WHAT THE TASK ASKS:
Report only how many lines of the records contain the word "Cervus".

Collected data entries
------------------------------

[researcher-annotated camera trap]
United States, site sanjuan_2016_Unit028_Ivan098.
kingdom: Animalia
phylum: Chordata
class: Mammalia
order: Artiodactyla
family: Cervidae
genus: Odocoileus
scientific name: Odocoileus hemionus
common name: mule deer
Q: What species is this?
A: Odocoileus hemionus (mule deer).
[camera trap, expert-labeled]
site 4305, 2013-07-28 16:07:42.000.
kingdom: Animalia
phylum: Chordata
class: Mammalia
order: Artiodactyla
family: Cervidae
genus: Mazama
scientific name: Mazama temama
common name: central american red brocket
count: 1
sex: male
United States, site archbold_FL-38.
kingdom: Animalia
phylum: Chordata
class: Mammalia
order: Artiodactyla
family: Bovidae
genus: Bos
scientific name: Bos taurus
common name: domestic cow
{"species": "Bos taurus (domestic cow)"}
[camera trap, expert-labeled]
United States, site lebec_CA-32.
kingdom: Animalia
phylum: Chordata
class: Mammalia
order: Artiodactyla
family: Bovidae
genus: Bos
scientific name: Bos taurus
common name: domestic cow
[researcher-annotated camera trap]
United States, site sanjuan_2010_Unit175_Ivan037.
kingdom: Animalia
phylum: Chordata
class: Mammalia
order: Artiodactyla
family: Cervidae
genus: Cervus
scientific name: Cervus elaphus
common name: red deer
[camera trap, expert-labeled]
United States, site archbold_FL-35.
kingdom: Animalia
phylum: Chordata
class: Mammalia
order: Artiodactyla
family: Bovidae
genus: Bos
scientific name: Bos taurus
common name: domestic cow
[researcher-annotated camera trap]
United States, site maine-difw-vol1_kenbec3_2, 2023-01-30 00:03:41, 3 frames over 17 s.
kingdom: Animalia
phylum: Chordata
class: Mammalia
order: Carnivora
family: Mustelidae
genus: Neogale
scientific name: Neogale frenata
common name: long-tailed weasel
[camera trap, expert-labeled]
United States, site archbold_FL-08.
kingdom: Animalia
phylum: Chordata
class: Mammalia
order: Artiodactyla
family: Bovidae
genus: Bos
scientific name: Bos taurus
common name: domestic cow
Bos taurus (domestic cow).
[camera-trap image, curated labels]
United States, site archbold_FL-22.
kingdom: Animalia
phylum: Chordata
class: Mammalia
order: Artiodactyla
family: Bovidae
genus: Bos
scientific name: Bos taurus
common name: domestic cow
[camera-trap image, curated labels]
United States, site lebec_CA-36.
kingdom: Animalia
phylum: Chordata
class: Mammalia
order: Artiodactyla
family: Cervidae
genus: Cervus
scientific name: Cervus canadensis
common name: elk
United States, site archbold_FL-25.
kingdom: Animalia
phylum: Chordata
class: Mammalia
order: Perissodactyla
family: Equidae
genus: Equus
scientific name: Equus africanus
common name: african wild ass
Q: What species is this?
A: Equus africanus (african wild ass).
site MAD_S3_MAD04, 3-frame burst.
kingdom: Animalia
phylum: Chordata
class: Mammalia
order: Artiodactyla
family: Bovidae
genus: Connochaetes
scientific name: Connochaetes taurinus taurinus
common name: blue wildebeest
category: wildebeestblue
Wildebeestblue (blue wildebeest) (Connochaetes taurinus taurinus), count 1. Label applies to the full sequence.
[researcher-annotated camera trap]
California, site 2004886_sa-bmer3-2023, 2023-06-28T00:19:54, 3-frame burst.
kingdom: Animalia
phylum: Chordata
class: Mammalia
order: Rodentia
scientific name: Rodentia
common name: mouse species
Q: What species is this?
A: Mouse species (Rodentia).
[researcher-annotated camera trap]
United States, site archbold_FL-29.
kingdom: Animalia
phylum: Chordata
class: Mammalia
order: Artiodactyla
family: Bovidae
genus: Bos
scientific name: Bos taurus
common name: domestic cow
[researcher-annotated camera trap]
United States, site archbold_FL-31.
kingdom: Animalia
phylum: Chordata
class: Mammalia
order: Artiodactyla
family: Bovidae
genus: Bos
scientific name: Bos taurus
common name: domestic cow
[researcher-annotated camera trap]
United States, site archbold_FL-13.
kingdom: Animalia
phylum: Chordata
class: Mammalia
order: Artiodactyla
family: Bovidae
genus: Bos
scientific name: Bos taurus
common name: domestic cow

------------------------------

SOLUTION TO THE PROBLEM:
4